1837年3月、28歳のメンデルスゾーンは、一族の許しを得ることなく、改革派教会の牧師の娘と結婚。
式には、親族はもとより、母や姉ファニーも出席しませんでした。
この作品はそんな境遇での新婚旅行中に作曲に取り掛かかったもの。
テキストとなった詩篇第42番の内容は、「遠く異郷の地に追放され、憂き目をみている人が、自らの潔白を神に訴えた詩」と解釈されているようです。
少年時代から古代ユダヤ民族の苦難と希望を歌った旧約聖書の詩篇に強い関心を抱いていたメンデルスゾーンは、
認められない結婚に踏み切った自らの境遇を、第42番の作者のそれに置き換えたのでしょうか。
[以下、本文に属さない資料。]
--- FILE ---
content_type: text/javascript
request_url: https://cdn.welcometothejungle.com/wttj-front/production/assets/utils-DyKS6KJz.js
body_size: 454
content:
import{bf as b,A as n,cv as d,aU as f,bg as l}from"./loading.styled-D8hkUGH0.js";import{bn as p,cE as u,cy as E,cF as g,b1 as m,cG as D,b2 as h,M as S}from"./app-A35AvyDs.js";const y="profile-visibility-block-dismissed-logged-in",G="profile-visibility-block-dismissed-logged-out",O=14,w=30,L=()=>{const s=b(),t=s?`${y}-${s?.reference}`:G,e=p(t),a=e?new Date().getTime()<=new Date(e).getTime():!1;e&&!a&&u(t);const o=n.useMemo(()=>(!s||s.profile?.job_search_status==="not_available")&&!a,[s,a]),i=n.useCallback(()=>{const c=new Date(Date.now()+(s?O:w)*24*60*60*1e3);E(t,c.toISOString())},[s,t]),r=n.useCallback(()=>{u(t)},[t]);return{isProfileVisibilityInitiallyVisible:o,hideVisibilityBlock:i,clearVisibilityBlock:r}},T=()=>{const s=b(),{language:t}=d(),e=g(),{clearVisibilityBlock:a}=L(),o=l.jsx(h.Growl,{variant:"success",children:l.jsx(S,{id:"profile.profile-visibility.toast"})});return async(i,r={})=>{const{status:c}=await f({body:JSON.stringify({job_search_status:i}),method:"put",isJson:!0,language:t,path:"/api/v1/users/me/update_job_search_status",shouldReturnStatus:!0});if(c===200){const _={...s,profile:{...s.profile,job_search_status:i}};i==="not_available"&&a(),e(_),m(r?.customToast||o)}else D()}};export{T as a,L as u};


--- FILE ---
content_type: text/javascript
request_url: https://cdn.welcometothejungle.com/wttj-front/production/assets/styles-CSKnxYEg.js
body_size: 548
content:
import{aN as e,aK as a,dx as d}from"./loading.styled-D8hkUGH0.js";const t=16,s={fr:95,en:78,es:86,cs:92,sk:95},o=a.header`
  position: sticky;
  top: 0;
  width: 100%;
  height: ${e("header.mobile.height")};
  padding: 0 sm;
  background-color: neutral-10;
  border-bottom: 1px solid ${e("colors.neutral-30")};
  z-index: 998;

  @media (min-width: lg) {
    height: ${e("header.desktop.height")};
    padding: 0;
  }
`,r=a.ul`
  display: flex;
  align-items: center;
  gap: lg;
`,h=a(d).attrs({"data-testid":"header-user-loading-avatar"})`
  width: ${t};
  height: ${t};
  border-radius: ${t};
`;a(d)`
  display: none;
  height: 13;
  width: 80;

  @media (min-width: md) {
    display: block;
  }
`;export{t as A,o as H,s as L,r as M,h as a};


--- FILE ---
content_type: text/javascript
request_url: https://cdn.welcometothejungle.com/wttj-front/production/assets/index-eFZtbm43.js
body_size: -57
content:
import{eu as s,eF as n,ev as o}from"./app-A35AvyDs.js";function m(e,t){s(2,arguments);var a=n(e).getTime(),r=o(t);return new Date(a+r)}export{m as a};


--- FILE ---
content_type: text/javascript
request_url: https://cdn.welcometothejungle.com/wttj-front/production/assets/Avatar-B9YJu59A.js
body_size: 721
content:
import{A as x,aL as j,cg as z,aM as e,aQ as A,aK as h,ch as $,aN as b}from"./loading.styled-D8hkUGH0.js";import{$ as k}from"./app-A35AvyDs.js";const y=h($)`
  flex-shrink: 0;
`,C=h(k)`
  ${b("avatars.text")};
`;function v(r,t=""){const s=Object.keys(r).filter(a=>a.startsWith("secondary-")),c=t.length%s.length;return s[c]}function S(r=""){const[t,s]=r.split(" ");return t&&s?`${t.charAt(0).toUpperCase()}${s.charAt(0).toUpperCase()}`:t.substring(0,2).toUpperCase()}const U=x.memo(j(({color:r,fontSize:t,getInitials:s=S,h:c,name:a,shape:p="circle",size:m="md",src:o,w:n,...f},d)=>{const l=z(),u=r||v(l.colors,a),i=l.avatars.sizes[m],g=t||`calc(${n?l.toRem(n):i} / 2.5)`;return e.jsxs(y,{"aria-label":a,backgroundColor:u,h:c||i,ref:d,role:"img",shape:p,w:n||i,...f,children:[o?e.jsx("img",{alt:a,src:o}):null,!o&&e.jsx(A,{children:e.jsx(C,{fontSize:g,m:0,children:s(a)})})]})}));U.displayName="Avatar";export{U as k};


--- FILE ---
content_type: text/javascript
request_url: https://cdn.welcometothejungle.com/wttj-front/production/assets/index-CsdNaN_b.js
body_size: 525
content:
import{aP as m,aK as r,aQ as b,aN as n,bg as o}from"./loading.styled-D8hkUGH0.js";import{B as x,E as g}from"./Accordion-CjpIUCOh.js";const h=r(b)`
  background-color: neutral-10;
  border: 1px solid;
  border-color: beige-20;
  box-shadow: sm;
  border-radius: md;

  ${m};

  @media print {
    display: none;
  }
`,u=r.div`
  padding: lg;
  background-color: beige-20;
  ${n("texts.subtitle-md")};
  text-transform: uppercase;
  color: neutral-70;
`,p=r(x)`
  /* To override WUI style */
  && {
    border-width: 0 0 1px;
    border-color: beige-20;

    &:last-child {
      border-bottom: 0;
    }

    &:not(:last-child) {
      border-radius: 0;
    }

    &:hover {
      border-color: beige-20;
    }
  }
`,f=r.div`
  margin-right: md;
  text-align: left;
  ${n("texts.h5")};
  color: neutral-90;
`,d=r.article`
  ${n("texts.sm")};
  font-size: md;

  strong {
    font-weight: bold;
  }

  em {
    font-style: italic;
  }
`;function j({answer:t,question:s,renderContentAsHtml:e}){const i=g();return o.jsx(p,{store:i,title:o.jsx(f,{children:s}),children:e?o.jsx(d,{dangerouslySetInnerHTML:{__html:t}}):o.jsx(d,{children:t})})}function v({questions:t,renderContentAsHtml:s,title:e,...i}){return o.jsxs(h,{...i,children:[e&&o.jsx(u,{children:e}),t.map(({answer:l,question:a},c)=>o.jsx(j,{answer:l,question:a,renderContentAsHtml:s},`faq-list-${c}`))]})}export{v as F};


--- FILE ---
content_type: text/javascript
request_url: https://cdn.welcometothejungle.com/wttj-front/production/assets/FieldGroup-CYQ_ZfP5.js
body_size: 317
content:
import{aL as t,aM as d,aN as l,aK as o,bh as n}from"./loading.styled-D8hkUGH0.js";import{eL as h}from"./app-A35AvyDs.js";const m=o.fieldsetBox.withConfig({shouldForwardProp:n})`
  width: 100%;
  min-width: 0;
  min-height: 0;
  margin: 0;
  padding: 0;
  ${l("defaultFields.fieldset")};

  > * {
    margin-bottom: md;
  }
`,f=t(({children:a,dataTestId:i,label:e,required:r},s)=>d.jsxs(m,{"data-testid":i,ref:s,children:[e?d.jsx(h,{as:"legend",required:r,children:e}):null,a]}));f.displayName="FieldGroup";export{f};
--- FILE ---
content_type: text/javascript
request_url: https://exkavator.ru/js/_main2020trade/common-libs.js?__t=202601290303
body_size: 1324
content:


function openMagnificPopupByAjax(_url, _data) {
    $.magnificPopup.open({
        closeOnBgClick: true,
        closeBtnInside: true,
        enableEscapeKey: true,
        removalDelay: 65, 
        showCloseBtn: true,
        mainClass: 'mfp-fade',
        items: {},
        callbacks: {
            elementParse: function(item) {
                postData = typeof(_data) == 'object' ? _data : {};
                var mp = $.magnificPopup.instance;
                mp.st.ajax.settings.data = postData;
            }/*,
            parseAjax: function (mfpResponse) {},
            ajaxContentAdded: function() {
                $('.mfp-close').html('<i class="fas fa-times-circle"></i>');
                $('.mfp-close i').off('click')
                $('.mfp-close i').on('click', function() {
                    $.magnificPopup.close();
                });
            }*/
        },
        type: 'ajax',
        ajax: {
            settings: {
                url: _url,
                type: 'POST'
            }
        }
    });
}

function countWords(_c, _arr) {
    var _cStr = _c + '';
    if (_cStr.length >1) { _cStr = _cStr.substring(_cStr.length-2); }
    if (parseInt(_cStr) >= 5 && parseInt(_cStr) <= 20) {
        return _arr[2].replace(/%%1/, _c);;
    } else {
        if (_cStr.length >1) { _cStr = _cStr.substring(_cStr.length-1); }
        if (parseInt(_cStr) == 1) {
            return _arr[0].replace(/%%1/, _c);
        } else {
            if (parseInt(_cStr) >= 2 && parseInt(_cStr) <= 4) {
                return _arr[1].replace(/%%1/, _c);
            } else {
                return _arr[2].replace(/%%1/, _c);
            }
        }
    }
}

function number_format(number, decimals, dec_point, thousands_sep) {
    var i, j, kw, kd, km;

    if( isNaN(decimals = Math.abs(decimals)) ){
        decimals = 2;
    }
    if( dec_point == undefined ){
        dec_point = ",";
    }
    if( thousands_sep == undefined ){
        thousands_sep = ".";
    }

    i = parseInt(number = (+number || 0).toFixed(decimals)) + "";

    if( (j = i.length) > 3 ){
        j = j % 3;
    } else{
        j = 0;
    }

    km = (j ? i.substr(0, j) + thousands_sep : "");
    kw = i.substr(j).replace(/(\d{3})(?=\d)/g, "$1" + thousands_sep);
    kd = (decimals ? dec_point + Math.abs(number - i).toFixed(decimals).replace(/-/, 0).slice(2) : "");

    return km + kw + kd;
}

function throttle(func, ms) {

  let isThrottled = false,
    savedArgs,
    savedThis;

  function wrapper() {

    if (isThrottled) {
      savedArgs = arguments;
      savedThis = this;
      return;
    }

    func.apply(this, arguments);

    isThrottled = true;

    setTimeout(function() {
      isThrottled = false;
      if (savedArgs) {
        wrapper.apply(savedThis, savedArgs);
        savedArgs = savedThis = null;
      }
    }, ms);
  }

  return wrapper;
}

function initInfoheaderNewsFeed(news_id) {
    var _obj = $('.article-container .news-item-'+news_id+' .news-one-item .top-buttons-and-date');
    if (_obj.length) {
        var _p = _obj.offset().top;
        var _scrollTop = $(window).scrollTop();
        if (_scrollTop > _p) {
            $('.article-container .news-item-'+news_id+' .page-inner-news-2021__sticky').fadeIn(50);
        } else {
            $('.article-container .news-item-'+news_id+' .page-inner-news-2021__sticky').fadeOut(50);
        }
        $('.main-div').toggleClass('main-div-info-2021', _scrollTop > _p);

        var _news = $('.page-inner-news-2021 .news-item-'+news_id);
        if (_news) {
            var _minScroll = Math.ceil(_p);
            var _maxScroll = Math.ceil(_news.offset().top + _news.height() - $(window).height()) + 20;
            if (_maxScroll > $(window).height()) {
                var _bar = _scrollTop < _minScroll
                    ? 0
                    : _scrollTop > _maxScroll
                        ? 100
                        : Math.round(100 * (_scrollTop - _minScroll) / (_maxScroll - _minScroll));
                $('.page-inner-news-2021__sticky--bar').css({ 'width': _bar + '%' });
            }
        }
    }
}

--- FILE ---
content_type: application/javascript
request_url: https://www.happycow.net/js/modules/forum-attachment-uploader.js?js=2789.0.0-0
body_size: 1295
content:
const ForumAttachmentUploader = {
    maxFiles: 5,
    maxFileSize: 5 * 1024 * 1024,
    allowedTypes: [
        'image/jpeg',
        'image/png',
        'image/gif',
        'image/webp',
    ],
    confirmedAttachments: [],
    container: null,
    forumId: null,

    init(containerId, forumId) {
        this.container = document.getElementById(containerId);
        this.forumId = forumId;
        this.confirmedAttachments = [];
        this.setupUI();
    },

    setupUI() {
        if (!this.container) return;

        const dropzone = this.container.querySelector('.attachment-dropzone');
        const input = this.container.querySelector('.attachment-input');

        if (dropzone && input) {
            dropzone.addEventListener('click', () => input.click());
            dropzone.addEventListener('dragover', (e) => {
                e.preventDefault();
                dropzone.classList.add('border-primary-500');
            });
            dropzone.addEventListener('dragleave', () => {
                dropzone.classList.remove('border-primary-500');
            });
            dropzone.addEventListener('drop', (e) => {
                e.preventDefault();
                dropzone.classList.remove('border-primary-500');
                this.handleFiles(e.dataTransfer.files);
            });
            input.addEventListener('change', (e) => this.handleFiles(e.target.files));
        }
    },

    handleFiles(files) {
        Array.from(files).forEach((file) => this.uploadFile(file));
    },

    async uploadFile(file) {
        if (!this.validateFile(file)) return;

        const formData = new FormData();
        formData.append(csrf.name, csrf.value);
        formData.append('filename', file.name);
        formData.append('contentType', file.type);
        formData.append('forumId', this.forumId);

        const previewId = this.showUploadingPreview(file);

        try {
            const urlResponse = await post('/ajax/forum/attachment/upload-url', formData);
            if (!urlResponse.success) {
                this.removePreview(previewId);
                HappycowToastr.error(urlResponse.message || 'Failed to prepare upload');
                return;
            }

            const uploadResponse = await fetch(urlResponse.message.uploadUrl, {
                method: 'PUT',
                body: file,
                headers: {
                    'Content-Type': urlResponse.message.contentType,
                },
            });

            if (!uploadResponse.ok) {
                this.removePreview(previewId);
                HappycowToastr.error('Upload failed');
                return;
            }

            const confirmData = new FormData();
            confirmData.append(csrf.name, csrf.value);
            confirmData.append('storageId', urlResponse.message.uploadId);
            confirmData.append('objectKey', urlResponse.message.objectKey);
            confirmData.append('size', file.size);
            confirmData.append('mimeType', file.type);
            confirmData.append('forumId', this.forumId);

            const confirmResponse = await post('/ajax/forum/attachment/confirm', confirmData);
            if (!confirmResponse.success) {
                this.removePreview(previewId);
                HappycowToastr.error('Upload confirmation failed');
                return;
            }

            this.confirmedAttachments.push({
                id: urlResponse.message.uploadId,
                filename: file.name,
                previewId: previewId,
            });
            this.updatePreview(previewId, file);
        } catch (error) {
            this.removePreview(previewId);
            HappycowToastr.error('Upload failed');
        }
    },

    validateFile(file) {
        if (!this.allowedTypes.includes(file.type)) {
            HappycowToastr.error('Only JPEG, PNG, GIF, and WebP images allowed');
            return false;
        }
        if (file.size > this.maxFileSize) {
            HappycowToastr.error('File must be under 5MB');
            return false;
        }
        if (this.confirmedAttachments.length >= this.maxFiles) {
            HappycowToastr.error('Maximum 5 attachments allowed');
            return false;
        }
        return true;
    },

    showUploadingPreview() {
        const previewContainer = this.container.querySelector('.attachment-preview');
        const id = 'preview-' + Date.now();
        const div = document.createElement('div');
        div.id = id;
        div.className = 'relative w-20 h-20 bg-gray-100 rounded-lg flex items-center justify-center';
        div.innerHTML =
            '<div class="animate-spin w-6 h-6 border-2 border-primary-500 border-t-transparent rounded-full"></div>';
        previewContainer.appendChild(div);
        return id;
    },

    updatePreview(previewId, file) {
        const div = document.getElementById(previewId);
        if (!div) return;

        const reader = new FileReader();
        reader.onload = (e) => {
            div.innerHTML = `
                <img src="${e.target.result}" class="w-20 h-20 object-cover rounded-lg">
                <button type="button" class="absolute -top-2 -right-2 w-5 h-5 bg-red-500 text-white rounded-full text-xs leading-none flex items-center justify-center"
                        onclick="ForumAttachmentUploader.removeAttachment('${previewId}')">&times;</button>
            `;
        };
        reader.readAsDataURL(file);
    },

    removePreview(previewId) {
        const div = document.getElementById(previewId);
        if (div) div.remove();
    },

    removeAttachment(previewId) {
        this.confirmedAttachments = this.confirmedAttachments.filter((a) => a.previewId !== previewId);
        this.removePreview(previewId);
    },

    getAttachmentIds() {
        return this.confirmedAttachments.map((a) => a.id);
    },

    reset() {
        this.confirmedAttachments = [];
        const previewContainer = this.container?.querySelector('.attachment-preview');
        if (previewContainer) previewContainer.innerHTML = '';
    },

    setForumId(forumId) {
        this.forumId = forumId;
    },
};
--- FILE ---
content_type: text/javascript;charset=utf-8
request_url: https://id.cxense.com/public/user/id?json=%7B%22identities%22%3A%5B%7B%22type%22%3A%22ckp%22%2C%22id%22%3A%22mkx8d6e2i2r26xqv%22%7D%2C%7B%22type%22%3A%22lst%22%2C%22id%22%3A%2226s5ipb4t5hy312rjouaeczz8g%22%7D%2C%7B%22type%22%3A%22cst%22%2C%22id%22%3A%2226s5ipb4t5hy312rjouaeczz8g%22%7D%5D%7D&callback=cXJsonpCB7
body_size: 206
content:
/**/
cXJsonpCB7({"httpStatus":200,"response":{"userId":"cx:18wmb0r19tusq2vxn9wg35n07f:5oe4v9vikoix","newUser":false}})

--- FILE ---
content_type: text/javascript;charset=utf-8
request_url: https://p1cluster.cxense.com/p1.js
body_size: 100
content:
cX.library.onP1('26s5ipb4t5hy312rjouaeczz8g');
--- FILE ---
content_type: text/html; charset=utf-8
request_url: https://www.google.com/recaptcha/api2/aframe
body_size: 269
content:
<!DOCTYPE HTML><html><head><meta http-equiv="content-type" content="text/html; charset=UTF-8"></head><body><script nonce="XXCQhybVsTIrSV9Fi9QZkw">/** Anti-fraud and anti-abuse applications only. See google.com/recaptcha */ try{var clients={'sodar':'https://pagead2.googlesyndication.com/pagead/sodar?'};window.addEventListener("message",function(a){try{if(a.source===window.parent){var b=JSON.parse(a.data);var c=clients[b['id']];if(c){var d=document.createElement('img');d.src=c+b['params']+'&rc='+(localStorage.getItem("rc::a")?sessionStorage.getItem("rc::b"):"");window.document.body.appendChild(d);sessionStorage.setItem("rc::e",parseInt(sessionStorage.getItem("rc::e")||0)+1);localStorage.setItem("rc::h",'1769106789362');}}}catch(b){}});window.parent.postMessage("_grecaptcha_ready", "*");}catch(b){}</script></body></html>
それでも、その年のうちに二人の結婚は認められ、家族は和解し、
作曲家でもあったメンデルスゾーンの姉ファニーは、新妻のために、新作を贈っています。
そんな心の安寧が、大変に爽やかで、かつ厳さの中にも輝かしさに満ちた作品を生み出したのでしょう…。
作曲者自身が、とりわけ愛着を抱いていたと、言われています。
「水を求めて谷を歩くさすらう鹿のごとく、神よ!わが魂は汝を求めています」と歌われる第1曲は、
詩の深刻な内容からは、やや乖離しているようにも思えるのですが、
当時の幸福な気持ちがそのままに表現されたような、
さながら、初秋の朝の冷涼な大気に触れるような、爽やかな音楽!
メンデルスゾーンならではの、一幅の風景画を思わせます。
「私の魂は神を、生ける神を渇望しています…」で始まる、第2曲から第4曲のソプラノのアリア&レシタティーボは、
メンデルスゾーンの家族、とりわけ義母や義姉の許しを請う、新妻の切ない思いが伝わってくるようです。
第5曲以降では、希望を湛えた晴朗な心境が厳かに、そして高らかに歌われていきます。
詩篇に基づいた、ロマンチックな佳作!
暑さがぶり返しつつある昨日・今日ですが、
一陣の爽やかさを吹き込んでくれる作品として、心地良く聴けた演奏でした。